Gilmore, of course, is the former Dartmouth defensive coordinator who was believed to be one of the finalists for the vacant head coaching position at Yale. Word broke yesterday that he has withdrawn his name from consideration for the job, which remains unfilled.

Randolph is Gilmore's senior quarterback, who injured an ankle in the first half of his first junior varsity game and didn't play again that season.

With the Patriot League approving his petition for a final year, Dartmouth's traditionally tough first half of the season just got that much tougher.

How has Randolph fared against Dartmouth the past three years?
  • 2006 20-32, 259 yards, 1 TD, 0 int in a 24-21 win
  • 2007 24-35, 298 yards, 2 TD, 0 int. in a 41-15 win
  • 2008 33-45, 391 yards, 2 TD, 2 int. in a 44-26 win
Add it up and he's completed 77-of-112 passes (68.8 percent) for 948 yards, five touchdowns and two interceptions against the Big Green. Randolph, by the way, just won the George “Bulger” Lowe Award as the Division I Player of the Year in New England. He finished ninth in the balloting for the Walter Payton Award as the nation's top offensive player in the FCS.

With Colgate having taken the wraps off of Patriot League Rookie of the Year Nate Eachus (872 rushing yards and 10 TDs after moving over from linebacker), New Hampshire being New Hampshire and Penn having the most All-Ivy players in the league returning those first three games next fall will certainly be a challenge.

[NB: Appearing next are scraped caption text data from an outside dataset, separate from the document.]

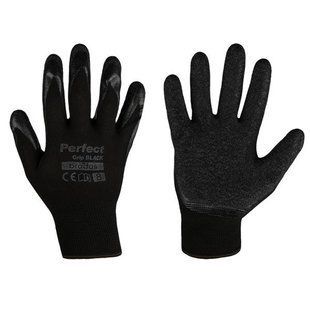 Захисні рукавички, PERFECT GRIP BLACK, RWPGBN10 1354291008 фото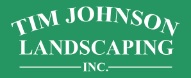 Tim Johnson Landscaping, Inc. Logo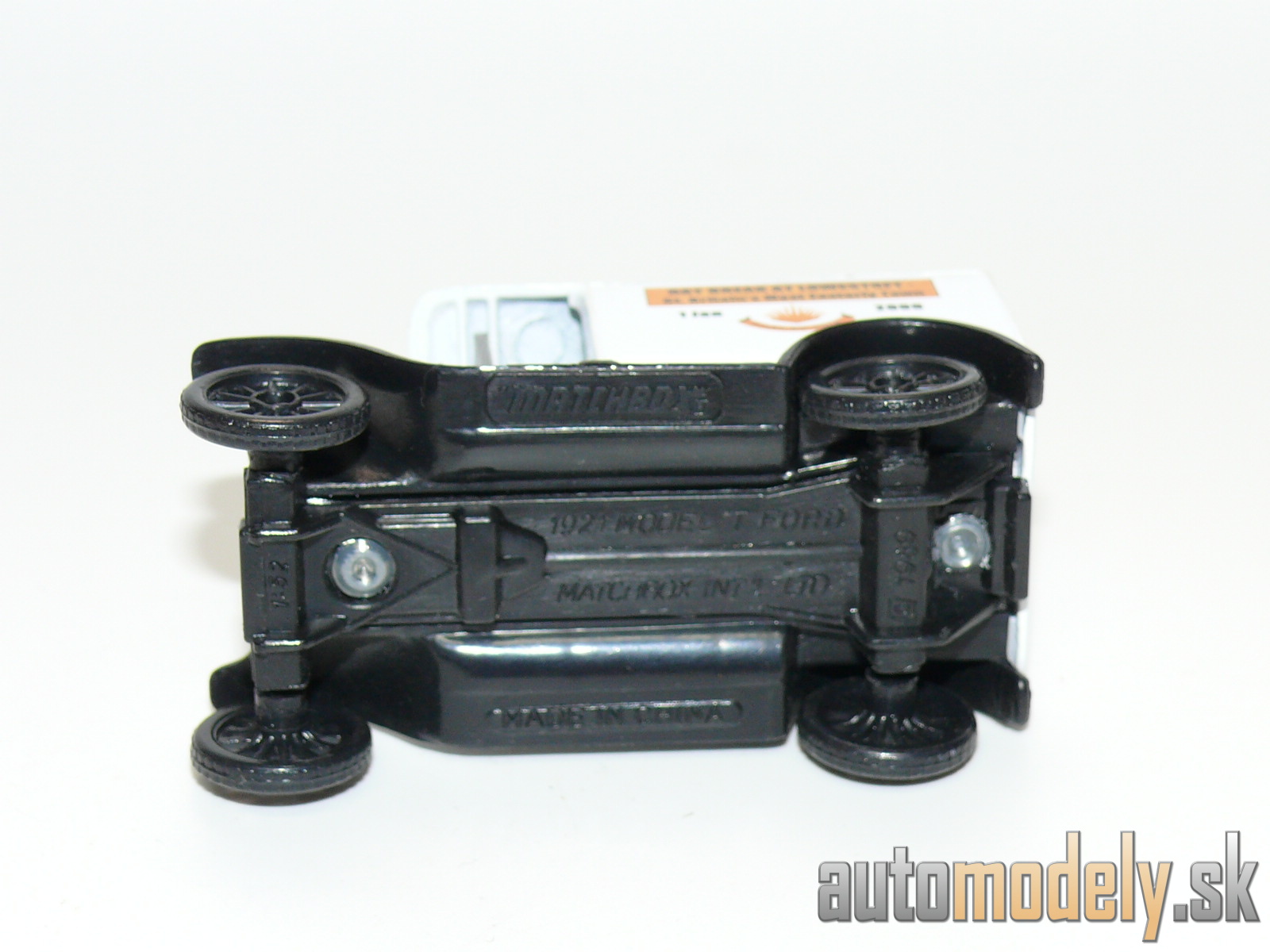 Matchbox - 1921 Model T Ford "The Dawn Of A New Millennium" - 1:52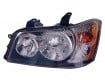 2001 - 2003 Toyota Highlander Front Headlight Assembly Replacement Housing / Lens / Cover - Left <u><i>Driver</i></u> Side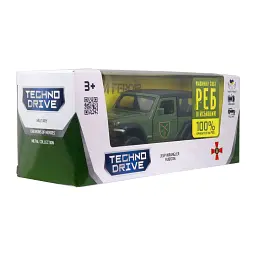 Машина TechnoDrive серії Шеврони Героїв - Jeep Wrangler Rubicon - ОК Північ (250397UM) - мініатюра 6
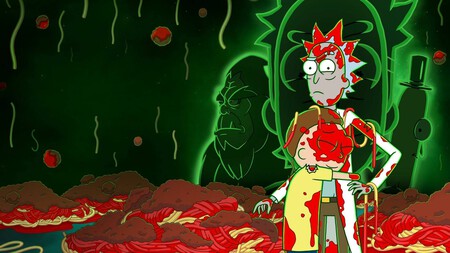 Rick Y Morty En Hbo Max Lo Mas Visto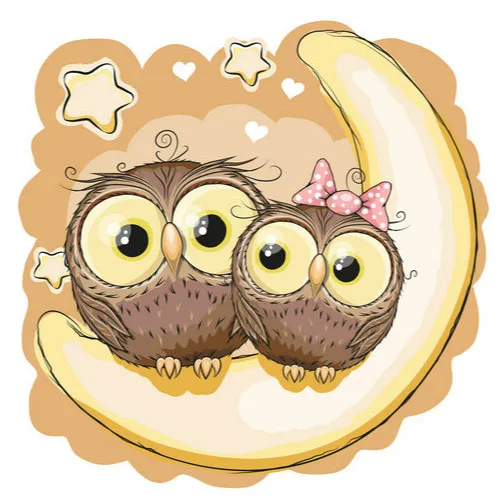 Любовь Сова Луна компания скрапбукинга штампы металла бумаги удар Вырубные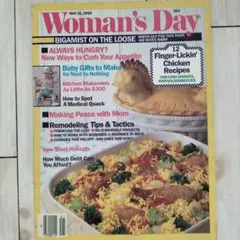 WOMAN’S DAY　MAY 21 , 1985 ヴィンテージ雑誌　80s洋書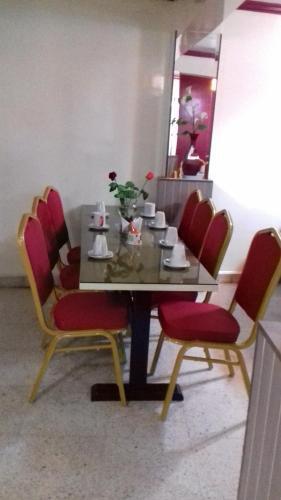 Foto de una habitación de Hostal Olympic
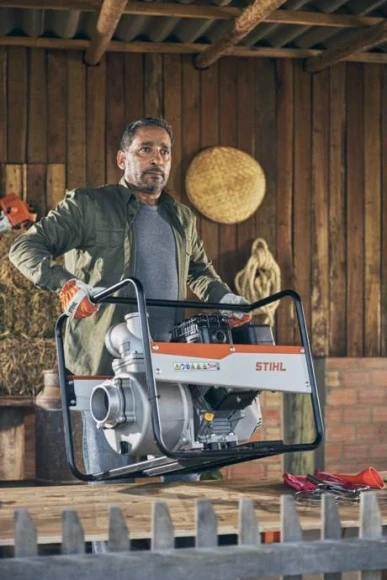 Мотопомпа Stihl WP 900 1567л/мин для чист.воды (100056152784) Мотопомпа Stihl WP 900 1567л/мин для чист.воды (100056152784)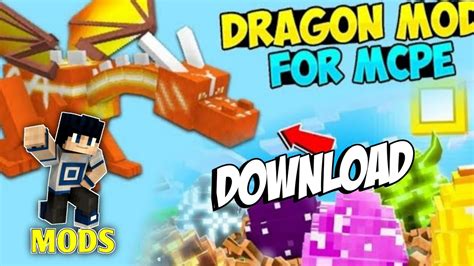 Dragon Addon For Minecraft Pe 1 19 Dragon Mod For Minecraft Pocket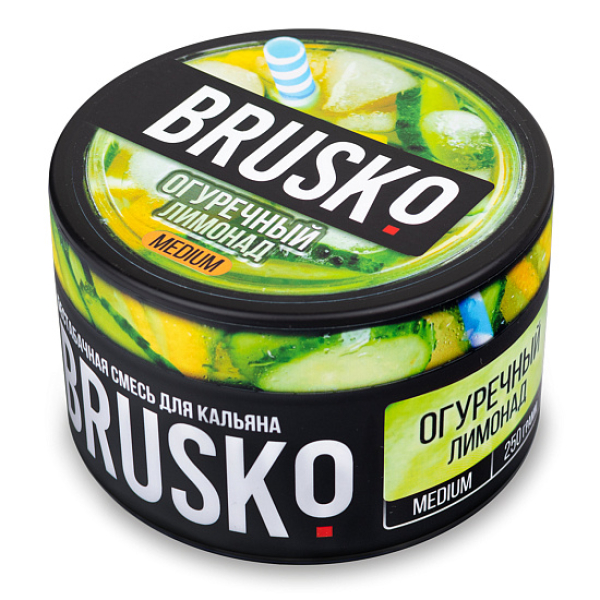 Смесь BRUSKO ОГУРЕЧНЫЙ ЛИМОНАД (MEDIUM) 250 гр в Турции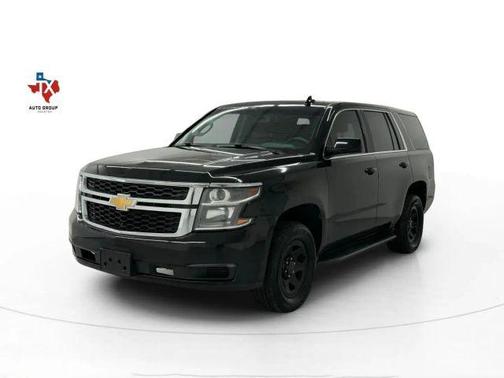 2019 Chevrolet Tahoe Police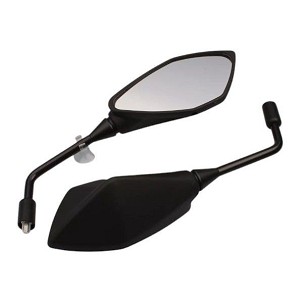 EMGO RETROVIZOR KAWASAKI SA 800 '16-18, SA 900 '17-18, KLE 300 VERSYS X '17-18 DESNO (OEM: 56001-0300) BOJA CRNA (TIP ORIGINALA) (HOMOLOGACIJA)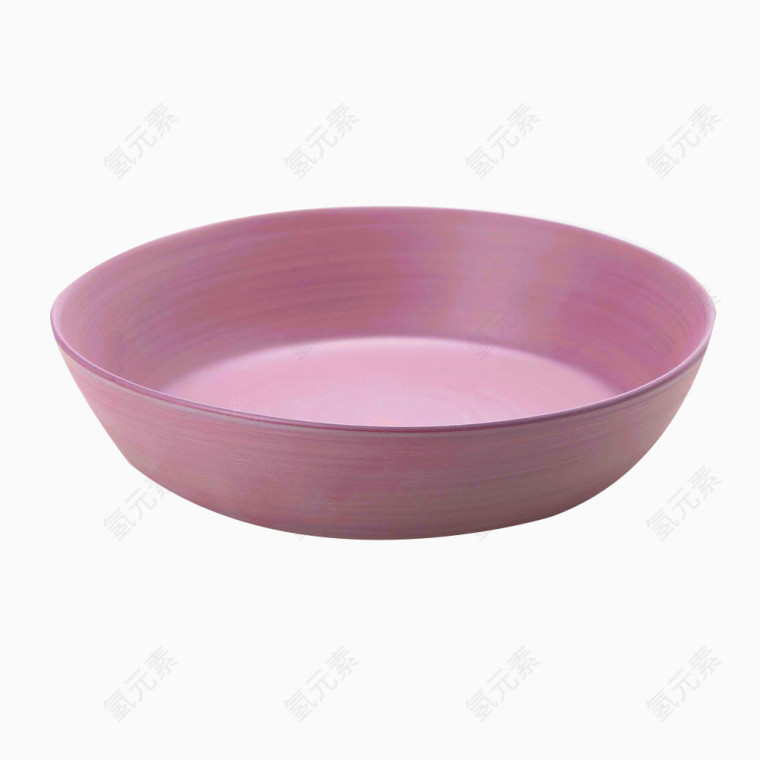 产品实物粉色碗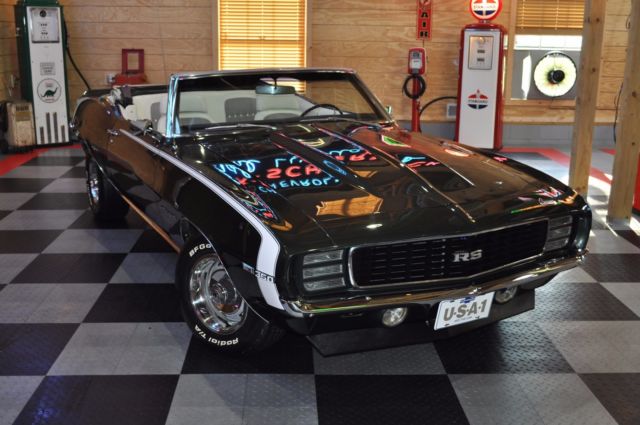 1969 Chevrolet Camaro RS 350 LM1 Convertible MUST SELL! NO RESERVE! - photo 4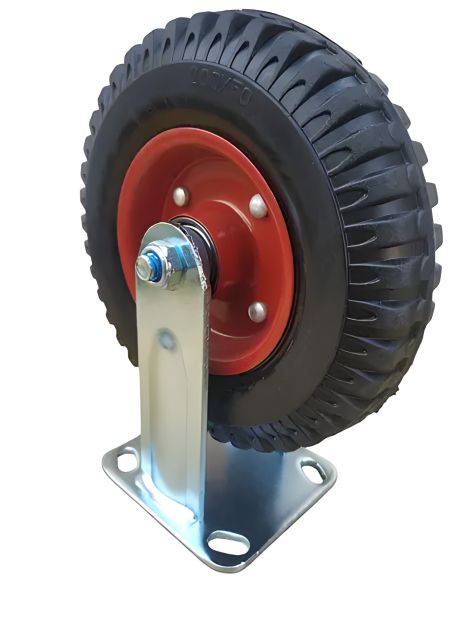 Пряме колесо 200 мм на візок-тачку BC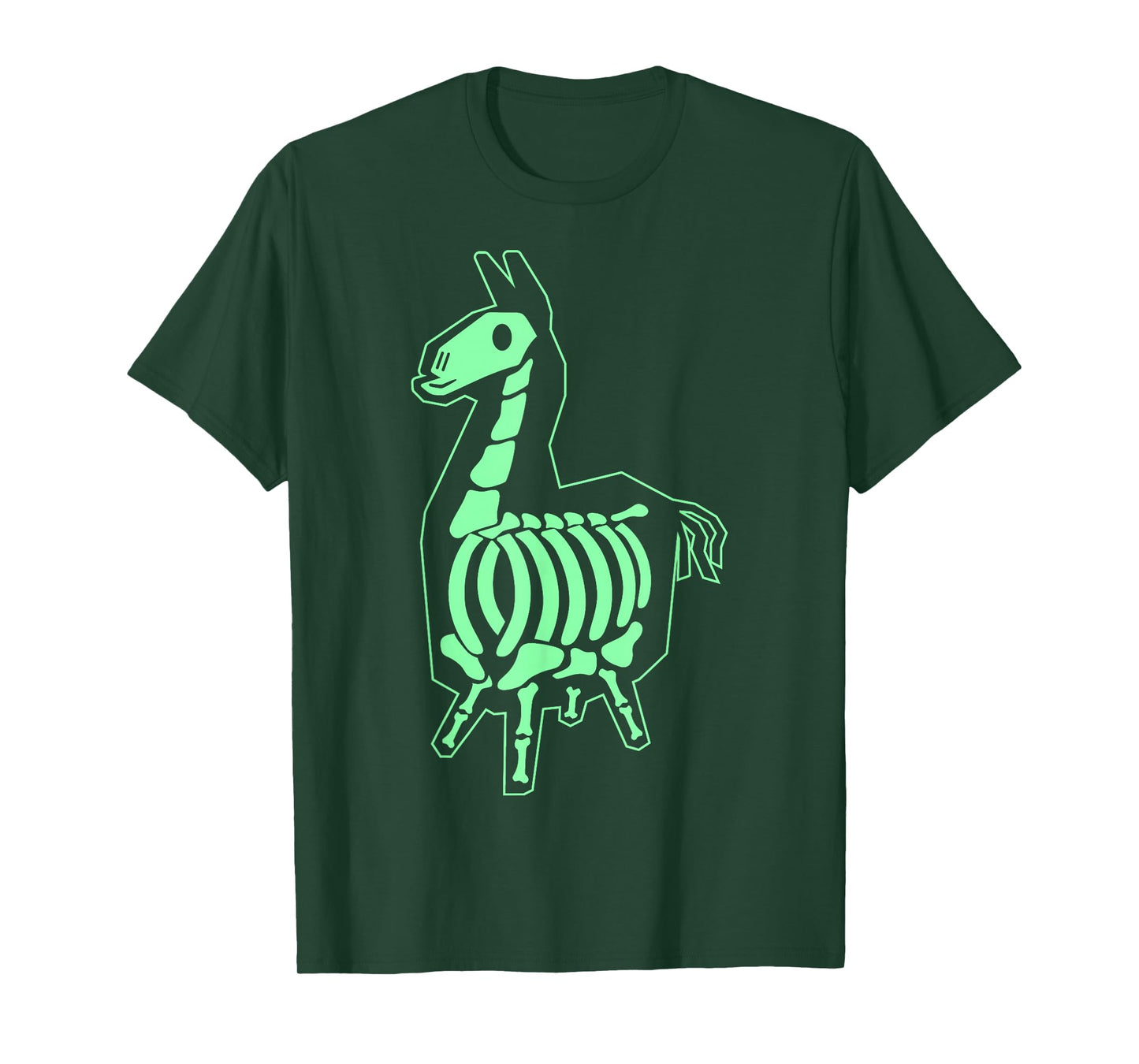 Fortnite Victory Llama X-Ray T-Shirt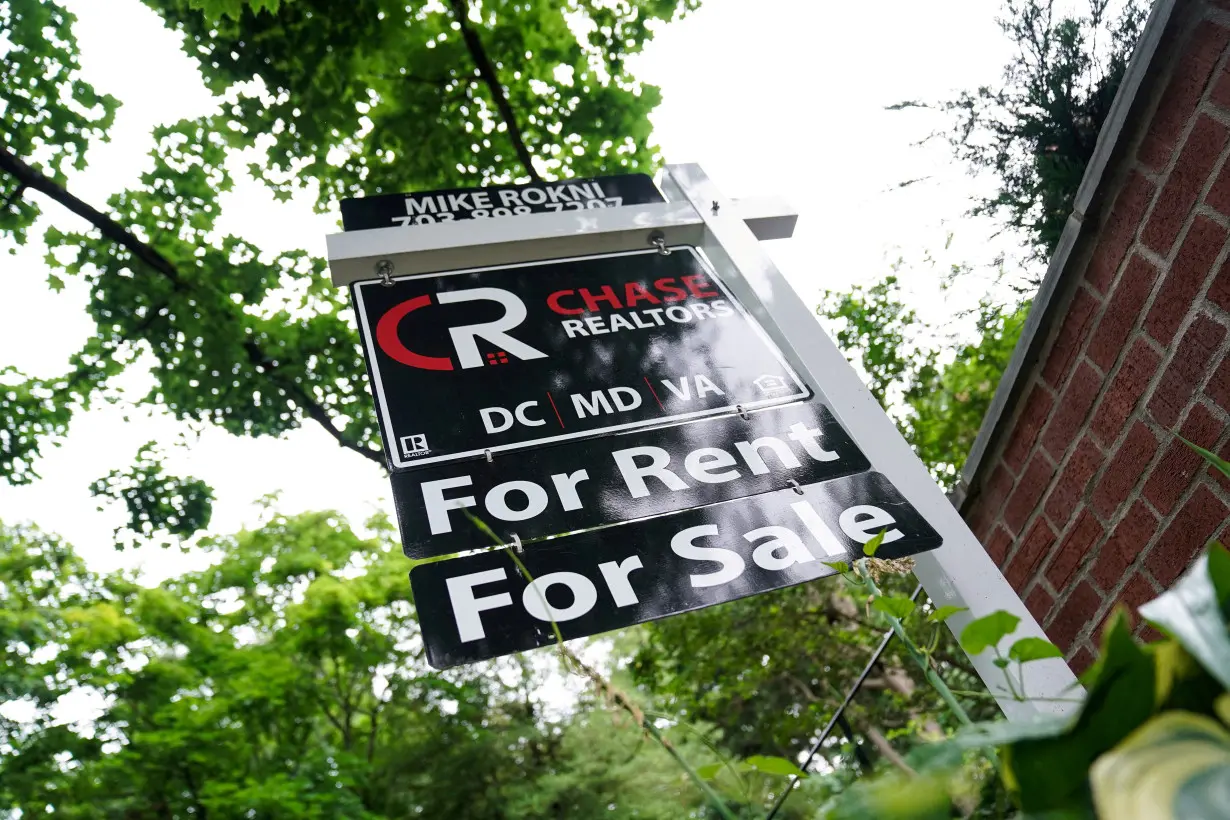 FILE PHOTO: Homes for sale in Washington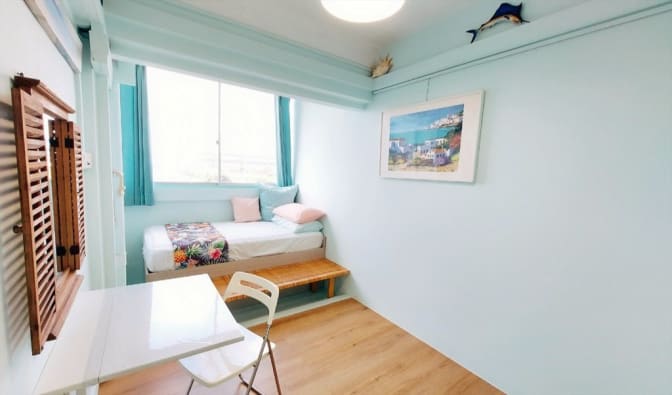 Photo of Landlady Ms Chua's room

What Yale will look like in Game 4 is anybody's guess (but the game is at New Haven, which won't help the Dartmouth cause) and then it's off to Holy Cross for another look at Randolph.

There are Dartmouth bashers who think Big Green sympathizers talk too much about the difficulty of the early season schedule but no matter how you slice it, that's clearly not an easy first five games.

Returning star players is no guarantee of success, of course, something Dartmouth fans should know. The Big Green won a share of the title in 1992 with Jay Fiedler completing 64.1 percent of his passes. He came back as a senior and saw his completion percentage plummet to 49.8 as the Big Green finished a strong second in the Ivy but did not repeat.

Still, it's better to have star players returning than not have them returning and clearly, Colgate, UNH (quarterback RJ Toman, tight end Scott Sicko) and Penn have plenty of firepower back in the fold.

Sicko, by the way, was named to the Associated Press All-America first team. Other players Dartmouth faced this year who were honored by the AP included second-teamers Bobby Abare (Yale linebacker) and Nick Hennessey (Colgate offensive line) and third-teamers James Williams (Harvard offensive line) and Andrew Samson (Penn kicker).

This is kind of silly. Someone on eBay is offering a "vintage 70's" Dartmouth football jersey starting at $29.99. Before you bid on it (which no one has as of this morning) take a good look. Unless I'm mistaken, that's not a game jersey at all, but one of the "class numeral" shirts that freshmen wear to the first football game. And if that's the case, this "70's" jersey is from 1987 because that's the numeral.

And finally, I'm working on a freelance story about Dartmouth basketball forward Alex Barnett, a truly remarkable player who last night went over 1,000 points in his career. The silky 6-6 senior is averaging 21.4 points and 5.1 rebounds per game for the 2-6 Big Green. (Those numbers would have been even higher if he'd played more than 23 minutes in Sunday's win over Division III Plymouth State.) But the reason I mention this isn't Barnett. It's because there were 317 people at the men's basketball game against Quinnipiac at Leede Arena and 807 for the women's ice hockey game against Harvard. Granted, the women's hockey team is No. 3 in the nation and Harvard, is Harvard. That's great for the women's hockey team. But are you kidding me?